To do>
With the pictures removed, reproduce exactly the lines from the one that contains "United States, site lebec_CA-04." through the last line of the entries below.

------ Material to process

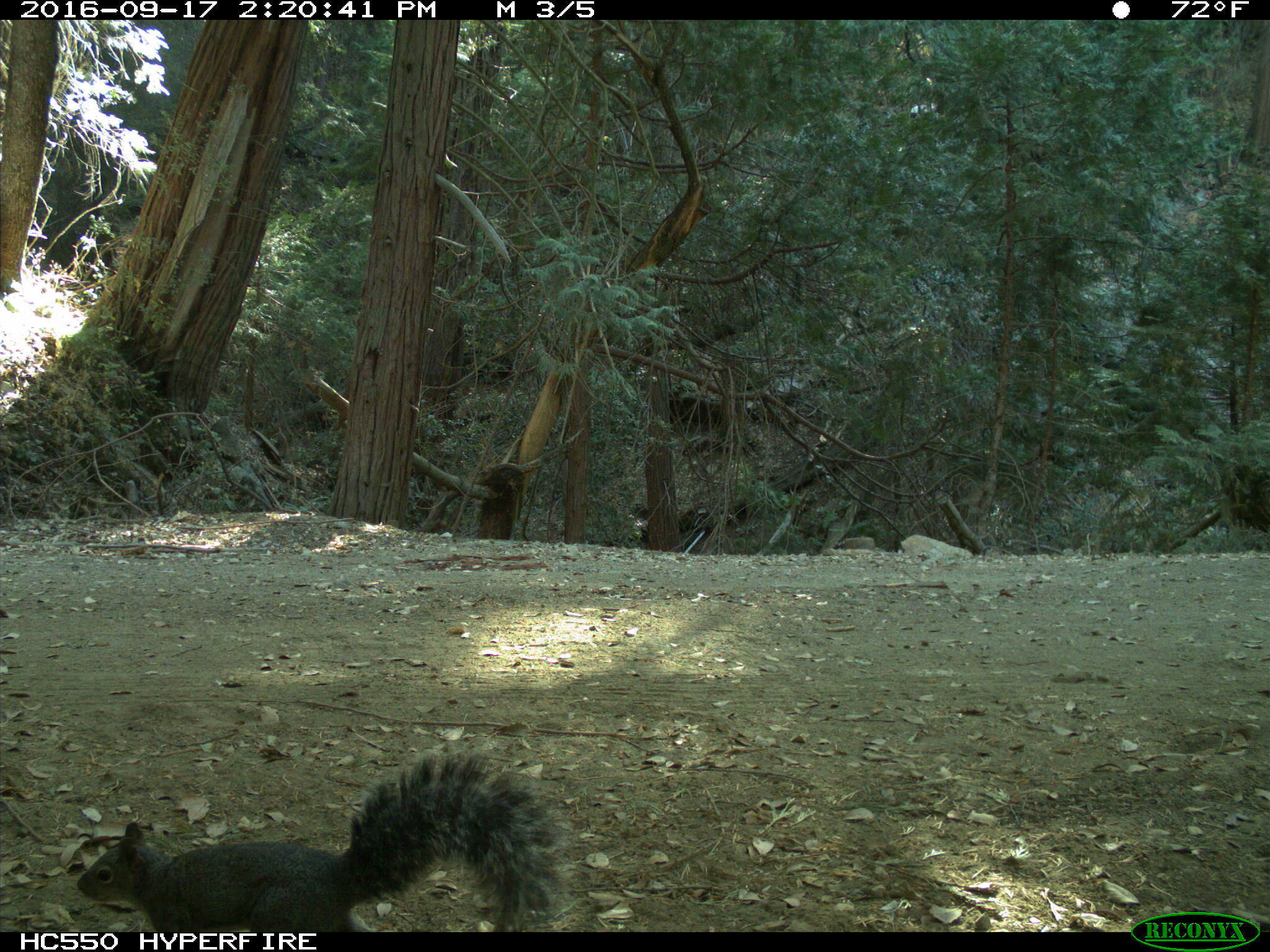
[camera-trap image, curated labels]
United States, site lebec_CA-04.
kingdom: Animalia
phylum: Chordata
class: Mammalia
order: Rodentia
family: Sciuridae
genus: Sciurus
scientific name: Sciurus carolinensis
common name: eastern gray squirrel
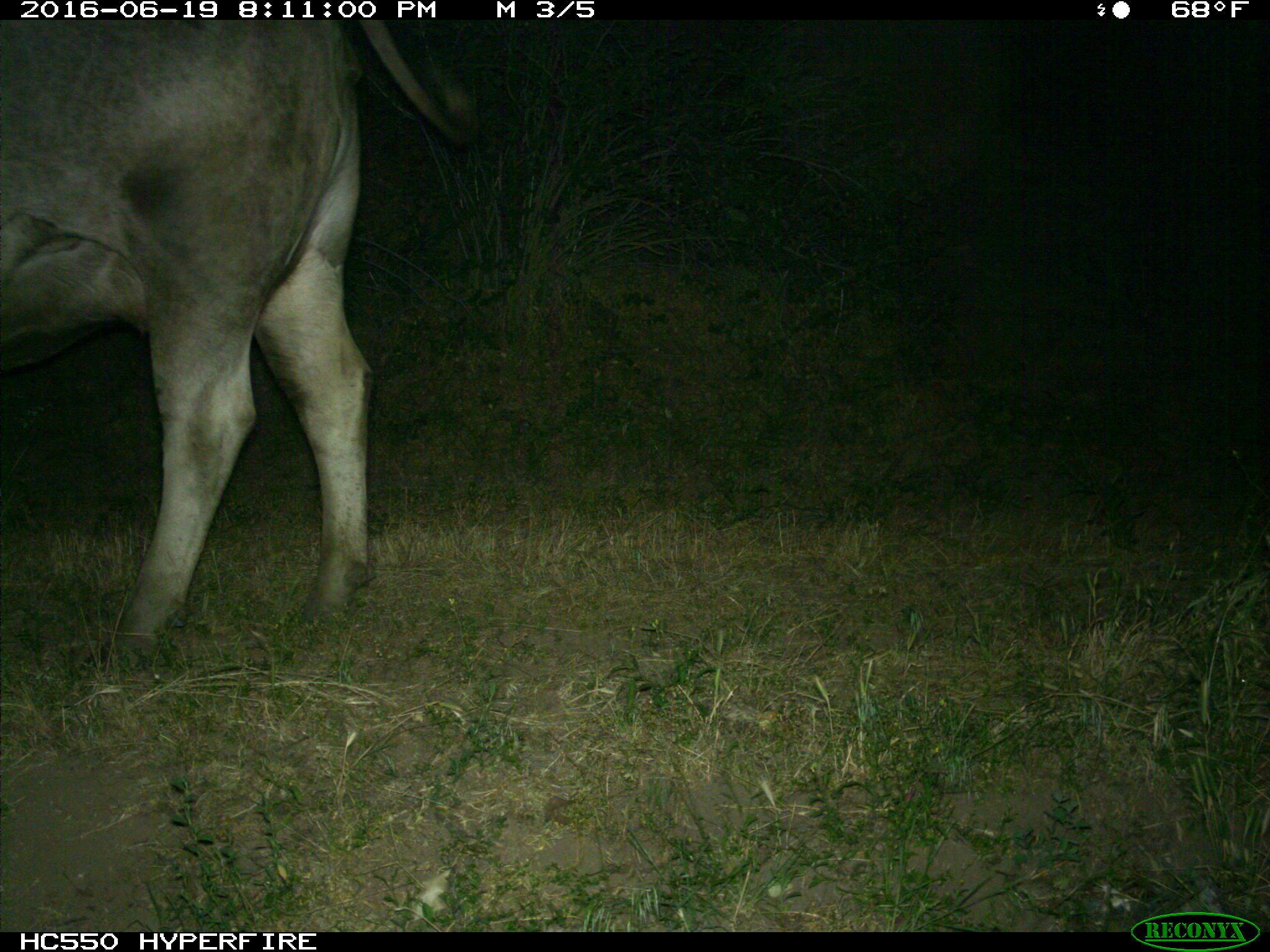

------------

Solution for this exercise>
United States, site lebec_CA-04.
kingdom: Animalia
phylum: Chordata
class: Mammalia
order: Rodentia
family: Sciuridae
genus: Sciurus
scientific name: Sciurus carolinensis
common name: eastern gray squirrel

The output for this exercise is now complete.